**TEXTAUSZUG:**
Eine gefragte Moderatorin: Von links Andreas Kessler, Judith Wipfler, Andreas Kyriacou.
Schweiz

Die Schule erträgt jede «Religion» im Unterricht

Zürich, 7.2.17 (kath.ch) Religionsunterricht soll das Werte-Spektrum in der Gesellschaft so breit wie möglich widerspiegeln. Nicht Wissen müsse gelehrt werden, sondern Respekt und Dialogbereitschaft, hiess das Fazit einer Podiumsdiskussion mit einem Religionspädagogen und einen Freidenker am Montagabend in Zürich.

Georges Scherrer

Vielerorts gab es früher das Fach «Biblische Geschichte». Dieses wurde zum Teil durch das schulische Angebot «Religion und Kultur» ersetzt, so etwa im Kanton Zürich. Das neue Fach soll Religion in einem breiteren Wissensrahmen vermitteln. Das Zürcher Institut für interreligiösen Dialog (ZIID) wagte eine Zwischenbilanz und lud zu einem Podiumsgespräch mit dem Titel «Wieviel Religion erträgt die Schule?» im Zürcher Kulturpark unter der Leitung der SRF-Religionsredaktorin Judith Wipfler ein. Teilnehmer waren der Präsident der Freidenker-Vereinigung Schweiz und ein Doktor der Theologie, der auch Fachdidaktiker ist.

Einträge mit räumlichen Fragen:
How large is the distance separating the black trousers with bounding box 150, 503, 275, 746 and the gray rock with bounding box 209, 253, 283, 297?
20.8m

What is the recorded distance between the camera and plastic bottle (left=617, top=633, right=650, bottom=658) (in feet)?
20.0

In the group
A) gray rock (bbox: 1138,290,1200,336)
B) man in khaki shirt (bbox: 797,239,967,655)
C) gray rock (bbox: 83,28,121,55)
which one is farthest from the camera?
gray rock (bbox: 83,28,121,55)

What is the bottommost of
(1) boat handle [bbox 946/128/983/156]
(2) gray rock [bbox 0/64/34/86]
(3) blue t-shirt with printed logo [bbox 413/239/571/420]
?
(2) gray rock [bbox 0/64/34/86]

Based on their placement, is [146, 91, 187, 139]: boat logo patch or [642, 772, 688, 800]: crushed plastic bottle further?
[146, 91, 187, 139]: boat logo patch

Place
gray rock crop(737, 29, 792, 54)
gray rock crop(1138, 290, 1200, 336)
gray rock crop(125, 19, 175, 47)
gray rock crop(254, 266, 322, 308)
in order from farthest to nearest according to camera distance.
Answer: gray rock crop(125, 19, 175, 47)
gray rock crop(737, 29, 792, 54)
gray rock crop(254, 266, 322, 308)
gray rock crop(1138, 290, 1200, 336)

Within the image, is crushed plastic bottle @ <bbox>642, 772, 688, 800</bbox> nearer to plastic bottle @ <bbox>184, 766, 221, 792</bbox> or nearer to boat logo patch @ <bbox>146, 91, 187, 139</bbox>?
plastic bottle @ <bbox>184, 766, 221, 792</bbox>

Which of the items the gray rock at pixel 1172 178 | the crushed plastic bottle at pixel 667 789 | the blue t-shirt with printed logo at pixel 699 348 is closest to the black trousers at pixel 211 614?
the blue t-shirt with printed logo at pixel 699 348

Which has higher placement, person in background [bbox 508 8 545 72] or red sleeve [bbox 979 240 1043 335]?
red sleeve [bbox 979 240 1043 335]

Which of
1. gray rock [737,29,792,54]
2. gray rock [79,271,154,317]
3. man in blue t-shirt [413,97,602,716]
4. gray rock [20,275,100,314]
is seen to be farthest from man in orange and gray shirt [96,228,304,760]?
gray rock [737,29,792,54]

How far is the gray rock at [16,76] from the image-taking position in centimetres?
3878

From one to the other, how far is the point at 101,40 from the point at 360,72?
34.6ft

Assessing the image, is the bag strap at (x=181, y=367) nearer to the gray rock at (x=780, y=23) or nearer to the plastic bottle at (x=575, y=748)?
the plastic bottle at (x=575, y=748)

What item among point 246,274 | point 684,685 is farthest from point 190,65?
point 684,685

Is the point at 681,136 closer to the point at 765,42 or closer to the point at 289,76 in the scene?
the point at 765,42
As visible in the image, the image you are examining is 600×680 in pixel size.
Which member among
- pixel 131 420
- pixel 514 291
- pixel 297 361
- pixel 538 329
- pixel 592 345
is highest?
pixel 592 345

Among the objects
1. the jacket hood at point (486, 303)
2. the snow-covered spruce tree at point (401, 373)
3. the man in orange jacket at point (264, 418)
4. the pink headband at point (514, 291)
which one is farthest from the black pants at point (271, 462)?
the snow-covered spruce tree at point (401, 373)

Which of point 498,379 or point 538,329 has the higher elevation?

**AUFGABE 1:**
Welches Fach wurde laut dem Bericht über die Zürcher Podiumsdiskussion zum Religionsunterricht im Kanton Zürich zum Teil durch «Religion und Kultur» ersetzt?
**AUFGABE 2:**
Schreibe den Bericht über die Zürcher Podiumsdiskussion zum Religionsunterricht nach seinem letzten Satz weiter.

**ANTWORT 1:**
Das Fach «Biblische Geschichte».

**ANTWORT 2:**
Schlechte Erinnerungen an eigene Schulzeit

Beide Redner schilderten auf ihre Art frustrierende Ereignisse im Zusammenhang mit Religion aus ihrer Schulzeit. Der Fachdidaktiker und ehemalige Lehrer für Religionskunde und Ethik in Luzern, Andreas Kessler, bemerkte, dass es zu seiner Zeit als Schüler am Gymnasium keinen Religionsunterricht gegeben und er auch keine Ansprechperson für religiöse Anfragen gehabt habe. Anders beim Zentralpräsidenten der Freidenker-Vereinigung der Schweiz (FVS). Andreas Kyriacou empfand, wie er sagte, die religiöse Praxis in der Schule als «Zwangszusammensein».

Unbefriedigende Religionsvermittlung

Unzufrieden mit der aktuellen Situation beim Religionsunterricht in den Schulen zeigten sich beide Referenten. Ihnen stiess auf, dass sich der Religionsunterricht unter der Bezeichnung «Religion und Kultur» darauf beschränke, den Schülern Fachwissen über fünf Weltreligionen zu vermitteln.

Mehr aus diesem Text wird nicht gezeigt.